Is This the Regulatory Game-Changer the Market’s Been Waiting For?

You probably don’t need reminding that China is an economic powerhouse. Not only is it the world’s second-largest economy, but virtually everything including the kitchen sink is made there. Perhaps that’s why hundreds of Chinese companies are listed on U.S. markets.

Chinese stocks are often considered the top performers at any given time, across all different types of sectors.

But there’s one slight caveat…

Even though a ton of Chinese businesses are listed on U.S. stock exchanges, Beijing goes out of its way to make sure American investors don’t get an exact overview of each company’s financial standing. Chinese law requires accounting information to remain in China, which restricts access.

In other words, their audit reports aren’t always reviewed by U.S. regulators.

We’re often told not to believe everything we read on the internet without digging a little bit deeper ourselves. So, why shouldn’t people have access to reports from Chinese companies with overseas listings?

This is a real question regulators have been asking, especially since the Chinese government told Didi Global Inc. (DIDI), the Chinese version of Uber, to stop registering new drivers and users just days after it made history in 2021 as the biggest IPO of a Chinese company in seven years.

In fact, the U.S. Securities and Exchange Commission has been calling out specific Chinese companies listed on U.S. markets for failing to comply with the Holding Foreign Companies Accountable Act set in 2020.

It’s a law that requires publicly traded companies to prove they’re not controlled or owned by the Chinese government. The act also gives the SEC the power to delist Chinese companies from U.S. exchanges if American regulators can’t see the company’s financial reports for three consecutive years.

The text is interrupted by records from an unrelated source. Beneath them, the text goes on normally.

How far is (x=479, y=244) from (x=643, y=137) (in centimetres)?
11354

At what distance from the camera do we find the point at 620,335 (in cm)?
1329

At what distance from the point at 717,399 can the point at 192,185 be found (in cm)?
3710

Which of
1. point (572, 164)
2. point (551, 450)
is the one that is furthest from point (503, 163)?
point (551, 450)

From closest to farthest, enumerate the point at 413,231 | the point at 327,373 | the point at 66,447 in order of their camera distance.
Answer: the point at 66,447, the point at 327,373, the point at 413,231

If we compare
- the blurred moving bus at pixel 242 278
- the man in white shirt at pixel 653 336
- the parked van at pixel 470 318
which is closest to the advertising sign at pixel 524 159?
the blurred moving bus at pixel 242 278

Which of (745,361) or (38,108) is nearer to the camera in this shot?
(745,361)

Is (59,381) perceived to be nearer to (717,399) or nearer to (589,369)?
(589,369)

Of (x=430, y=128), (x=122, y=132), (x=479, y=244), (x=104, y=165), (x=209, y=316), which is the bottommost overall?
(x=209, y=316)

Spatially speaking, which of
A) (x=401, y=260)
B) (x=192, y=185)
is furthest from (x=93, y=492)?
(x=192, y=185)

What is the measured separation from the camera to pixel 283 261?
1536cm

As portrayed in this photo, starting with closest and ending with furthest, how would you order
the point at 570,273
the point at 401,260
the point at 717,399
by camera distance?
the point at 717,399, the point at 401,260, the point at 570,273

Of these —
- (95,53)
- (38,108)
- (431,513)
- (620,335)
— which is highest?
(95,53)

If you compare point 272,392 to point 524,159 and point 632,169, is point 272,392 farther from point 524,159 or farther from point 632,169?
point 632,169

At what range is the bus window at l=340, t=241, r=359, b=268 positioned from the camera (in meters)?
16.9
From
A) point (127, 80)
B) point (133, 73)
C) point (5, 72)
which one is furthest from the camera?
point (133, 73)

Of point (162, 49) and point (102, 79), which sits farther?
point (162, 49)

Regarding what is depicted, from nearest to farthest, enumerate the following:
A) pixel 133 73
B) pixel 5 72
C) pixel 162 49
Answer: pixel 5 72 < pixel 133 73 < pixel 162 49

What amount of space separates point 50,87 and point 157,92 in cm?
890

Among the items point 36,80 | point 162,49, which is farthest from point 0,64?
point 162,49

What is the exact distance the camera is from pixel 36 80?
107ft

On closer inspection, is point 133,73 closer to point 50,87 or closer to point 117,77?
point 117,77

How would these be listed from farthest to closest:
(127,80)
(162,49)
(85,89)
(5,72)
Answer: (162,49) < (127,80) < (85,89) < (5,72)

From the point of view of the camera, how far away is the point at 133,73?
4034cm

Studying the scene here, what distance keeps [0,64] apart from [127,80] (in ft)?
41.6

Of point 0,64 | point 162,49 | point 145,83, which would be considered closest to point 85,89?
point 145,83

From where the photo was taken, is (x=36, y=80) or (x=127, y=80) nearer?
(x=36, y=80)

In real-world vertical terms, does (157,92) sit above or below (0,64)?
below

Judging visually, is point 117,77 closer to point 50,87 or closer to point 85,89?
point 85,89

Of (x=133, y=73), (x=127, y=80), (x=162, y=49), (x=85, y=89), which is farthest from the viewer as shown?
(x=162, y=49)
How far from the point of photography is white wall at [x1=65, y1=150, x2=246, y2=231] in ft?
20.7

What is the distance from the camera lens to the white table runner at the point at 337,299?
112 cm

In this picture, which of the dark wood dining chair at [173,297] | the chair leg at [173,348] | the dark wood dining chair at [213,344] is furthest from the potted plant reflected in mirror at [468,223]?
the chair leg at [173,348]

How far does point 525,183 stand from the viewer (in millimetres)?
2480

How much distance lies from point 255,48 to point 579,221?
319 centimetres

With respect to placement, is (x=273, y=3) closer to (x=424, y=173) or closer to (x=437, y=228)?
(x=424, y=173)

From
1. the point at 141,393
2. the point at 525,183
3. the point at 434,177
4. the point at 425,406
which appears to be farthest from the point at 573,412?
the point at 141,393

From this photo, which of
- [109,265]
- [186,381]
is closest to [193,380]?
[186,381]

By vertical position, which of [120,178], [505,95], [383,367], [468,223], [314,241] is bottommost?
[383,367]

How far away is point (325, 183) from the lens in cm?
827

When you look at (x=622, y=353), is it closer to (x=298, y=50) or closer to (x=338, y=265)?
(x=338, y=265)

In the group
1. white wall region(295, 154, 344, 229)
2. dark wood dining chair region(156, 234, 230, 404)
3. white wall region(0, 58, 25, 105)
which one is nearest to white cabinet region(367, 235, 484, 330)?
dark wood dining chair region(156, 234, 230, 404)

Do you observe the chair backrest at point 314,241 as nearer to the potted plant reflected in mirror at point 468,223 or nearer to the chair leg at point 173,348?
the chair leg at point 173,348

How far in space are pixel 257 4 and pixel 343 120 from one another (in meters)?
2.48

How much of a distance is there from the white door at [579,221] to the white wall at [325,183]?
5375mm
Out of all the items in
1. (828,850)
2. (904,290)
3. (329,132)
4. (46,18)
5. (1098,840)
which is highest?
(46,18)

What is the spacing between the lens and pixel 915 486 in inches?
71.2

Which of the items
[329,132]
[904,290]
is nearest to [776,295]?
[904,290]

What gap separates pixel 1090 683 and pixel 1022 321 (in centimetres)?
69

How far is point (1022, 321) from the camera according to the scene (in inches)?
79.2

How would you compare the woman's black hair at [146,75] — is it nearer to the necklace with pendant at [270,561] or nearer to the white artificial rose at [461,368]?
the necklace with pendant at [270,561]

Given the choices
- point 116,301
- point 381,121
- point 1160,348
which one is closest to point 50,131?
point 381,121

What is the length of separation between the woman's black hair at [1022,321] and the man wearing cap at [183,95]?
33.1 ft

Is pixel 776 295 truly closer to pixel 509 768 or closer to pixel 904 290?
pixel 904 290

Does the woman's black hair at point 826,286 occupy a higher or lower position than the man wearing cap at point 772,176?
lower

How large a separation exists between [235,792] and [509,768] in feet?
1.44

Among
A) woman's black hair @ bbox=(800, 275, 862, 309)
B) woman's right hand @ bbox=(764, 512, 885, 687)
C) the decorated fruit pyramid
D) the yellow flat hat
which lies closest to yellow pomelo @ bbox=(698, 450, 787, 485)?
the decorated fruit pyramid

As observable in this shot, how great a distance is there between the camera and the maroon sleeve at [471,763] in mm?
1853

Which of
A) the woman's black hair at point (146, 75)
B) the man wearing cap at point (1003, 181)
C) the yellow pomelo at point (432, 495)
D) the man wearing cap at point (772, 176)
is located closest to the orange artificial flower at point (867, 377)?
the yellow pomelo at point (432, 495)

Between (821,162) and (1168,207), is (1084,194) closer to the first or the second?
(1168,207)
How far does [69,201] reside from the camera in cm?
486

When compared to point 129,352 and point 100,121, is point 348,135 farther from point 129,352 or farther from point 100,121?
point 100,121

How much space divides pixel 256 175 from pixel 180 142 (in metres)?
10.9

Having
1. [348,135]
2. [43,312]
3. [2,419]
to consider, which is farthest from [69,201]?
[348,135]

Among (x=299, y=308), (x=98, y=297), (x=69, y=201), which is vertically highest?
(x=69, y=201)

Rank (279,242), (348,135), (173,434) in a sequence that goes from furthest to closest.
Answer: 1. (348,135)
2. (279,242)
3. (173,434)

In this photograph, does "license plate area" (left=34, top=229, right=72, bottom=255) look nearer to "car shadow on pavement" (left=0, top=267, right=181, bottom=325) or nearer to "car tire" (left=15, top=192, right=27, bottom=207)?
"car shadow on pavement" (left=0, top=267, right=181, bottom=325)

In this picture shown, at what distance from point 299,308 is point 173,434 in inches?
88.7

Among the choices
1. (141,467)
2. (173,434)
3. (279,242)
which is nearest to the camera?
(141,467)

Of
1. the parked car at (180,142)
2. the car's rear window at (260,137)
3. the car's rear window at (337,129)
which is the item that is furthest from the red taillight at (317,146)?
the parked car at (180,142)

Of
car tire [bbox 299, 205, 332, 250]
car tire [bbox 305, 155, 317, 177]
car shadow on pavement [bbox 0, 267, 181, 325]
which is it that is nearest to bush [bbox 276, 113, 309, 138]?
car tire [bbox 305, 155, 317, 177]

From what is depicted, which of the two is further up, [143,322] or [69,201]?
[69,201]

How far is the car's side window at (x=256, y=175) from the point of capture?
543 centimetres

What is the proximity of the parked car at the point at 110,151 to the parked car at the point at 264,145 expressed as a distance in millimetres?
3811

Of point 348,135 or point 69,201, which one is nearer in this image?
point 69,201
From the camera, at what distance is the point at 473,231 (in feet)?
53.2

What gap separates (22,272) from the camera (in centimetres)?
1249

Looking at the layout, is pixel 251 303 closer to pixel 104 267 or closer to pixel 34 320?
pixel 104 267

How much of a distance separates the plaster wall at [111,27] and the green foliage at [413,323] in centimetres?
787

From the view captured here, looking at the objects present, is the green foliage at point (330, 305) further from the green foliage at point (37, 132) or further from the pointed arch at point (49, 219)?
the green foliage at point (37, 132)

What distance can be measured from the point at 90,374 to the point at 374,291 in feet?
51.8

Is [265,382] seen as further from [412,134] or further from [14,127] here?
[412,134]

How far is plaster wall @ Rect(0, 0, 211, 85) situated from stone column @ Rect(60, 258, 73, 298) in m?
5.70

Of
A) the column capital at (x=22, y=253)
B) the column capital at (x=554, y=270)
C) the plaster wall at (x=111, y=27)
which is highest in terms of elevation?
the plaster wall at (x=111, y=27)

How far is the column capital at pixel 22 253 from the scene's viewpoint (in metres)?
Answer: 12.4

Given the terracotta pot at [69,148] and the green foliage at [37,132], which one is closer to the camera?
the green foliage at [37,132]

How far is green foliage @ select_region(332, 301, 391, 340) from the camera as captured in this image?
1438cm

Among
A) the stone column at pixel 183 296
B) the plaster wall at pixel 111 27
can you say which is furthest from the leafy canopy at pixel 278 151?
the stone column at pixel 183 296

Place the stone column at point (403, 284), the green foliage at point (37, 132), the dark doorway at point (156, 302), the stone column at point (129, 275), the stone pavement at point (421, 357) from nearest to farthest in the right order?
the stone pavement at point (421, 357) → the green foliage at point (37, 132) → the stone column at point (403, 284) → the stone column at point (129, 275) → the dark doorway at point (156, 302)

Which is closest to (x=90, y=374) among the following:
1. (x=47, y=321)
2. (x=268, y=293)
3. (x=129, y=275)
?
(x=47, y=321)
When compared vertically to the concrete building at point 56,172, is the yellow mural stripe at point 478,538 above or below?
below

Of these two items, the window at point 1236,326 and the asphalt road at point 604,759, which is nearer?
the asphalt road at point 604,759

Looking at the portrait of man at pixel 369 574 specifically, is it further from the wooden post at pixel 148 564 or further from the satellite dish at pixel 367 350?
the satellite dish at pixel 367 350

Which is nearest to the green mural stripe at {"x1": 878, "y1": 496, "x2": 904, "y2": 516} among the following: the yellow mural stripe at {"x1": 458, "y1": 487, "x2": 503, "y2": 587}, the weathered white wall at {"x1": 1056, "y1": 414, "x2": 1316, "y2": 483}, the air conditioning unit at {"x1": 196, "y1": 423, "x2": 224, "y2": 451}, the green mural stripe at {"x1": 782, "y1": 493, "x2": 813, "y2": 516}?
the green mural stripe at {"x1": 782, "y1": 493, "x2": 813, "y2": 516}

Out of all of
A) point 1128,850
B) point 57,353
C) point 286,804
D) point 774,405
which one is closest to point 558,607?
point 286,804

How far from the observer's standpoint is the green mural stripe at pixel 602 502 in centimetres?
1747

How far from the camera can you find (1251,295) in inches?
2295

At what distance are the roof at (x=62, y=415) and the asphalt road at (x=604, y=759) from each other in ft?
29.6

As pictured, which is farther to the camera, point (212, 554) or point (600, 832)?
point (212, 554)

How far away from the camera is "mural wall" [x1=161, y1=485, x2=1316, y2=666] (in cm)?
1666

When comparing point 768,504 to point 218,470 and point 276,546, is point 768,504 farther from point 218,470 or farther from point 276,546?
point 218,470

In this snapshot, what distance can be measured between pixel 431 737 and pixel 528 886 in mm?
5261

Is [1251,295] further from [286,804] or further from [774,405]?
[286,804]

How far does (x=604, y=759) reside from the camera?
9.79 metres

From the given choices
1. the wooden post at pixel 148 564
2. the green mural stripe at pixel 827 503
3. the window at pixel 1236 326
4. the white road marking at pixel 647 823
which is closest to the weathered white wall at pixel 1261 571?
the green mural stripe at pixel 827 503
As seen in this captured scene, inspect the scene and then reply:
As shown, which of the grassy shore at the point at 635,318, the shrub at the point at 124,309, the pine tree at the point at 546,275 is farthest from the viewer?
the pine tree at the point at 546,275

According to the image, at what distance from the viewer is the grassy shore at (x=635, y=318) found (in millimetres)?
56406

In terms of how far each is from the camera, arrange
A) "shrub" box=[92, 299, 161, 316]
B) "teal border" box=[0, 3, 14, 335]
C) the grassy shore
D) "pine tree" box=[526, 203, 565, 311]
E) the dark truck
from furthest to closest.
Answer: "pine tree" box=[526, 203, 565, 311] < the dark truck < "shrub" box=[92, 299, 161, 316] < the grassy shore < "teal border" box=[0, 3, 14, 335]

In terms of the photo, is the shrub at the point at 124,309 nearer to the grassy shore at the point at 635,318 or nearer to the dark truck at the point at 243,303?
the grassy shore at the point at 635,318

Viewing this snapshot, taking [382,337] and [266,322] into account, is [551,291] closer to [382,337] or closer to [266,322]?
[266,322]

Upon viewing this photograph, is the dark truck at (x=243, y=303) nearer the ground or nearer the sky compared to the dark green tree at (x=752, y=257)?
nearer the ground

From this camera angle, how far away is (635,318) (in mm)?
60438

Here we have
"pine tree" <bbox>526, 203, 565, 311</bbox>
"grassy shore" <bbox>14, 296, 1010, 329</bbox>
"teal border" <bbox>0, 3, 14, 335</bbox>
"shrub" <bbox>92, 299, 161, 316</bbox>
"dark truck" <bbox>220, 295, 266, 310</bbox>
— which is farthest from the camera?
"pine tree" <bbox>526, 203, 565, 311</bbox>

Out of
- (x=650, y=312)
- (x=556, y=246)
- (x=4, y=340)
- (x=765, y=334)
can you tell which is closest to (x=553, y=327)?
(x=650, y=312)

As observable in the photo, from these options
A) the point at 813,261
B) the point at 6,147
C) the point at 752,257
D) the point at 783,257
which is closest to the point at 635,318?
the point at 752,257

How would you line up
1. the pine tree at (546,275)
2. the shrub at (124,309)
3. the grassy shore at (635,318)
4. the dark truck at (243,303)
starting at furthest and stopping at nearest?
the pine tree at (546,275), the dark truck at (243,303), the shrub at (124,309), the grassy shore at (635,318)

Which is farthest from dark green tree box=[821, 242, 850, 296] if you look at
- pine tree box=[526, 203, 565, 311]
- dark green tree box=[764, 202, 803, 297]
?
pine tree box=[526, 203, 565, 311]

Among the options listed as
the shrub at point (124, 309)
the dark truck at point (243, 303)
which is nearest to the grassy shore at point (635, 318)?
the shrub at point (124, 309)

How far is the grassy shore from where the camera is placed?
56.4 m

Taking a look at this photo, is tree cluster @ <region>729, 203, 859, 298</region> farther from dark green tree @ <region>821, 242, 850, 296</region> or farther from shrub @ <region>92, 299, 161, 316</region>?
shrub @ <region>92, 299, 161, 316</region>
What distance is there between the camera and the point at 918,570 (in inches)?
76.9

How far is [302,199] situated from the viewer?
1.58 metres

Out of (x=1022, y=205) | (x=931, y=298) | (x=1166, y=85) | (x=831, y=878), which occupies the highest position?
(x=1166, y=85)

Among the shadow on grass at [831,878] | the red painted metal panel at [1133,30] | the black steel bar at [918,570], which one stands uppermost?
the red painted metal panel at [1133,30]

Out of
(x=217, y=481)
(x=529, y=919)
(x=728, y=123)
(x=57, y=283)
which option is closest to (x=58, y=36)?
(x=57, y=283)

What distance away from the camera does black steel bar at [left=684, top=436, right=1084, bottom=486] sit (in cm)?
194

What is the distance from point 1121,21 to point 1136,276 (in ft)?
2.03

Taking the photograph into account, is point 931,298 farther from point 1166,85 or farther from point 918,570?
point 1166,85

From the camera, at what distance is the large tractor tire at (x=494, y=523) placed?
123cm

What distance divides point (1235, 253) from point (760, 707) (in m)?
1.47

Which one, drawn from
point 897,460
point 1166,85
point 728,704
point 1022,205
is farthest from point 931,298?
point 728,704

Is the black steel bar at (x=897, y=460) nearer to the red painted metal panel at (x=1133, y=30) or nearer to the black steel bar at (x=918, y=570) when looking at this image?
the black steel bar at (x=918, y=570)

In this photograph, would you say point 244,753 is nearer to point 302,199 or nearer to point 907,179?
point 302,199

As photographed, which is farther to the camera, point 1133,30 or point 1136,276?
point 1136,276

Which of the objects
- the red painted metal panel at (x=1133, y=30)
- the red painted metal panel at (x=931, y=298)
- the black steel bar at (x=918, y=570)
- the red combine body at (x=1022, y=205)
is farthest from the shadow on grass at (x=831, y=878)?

Delisting means a Chinese company traded on an exchange like the Nasdaq or NYSE would lose access to a wide collection of buyers and sellers. This also includes its institutional sponsorship.

So now, peace is threatening to erupt…

The China Securities Regulatory Commission said last Thursday that it’s preparing to give U.S. regulators full access to the books of 200-plus companies with ADR listings as soon as this year. This framework would allow most Chinese businesses to keep their listings and liquidity.

Then on Friday, the commission said in a statement to CNBC that it held a meeting earlier in the week with some accounting firms to talk about and prepare for joint inspections.

This is great news for many Chinese companies that have been exposed to growth challenges thanks to potential delisting fears… And could ultimately put this problematic issue to rest, where traders can start to focus solely on these companies’ gains.

Still, this could be the regulatory game-changer the market and investors have been waiting for.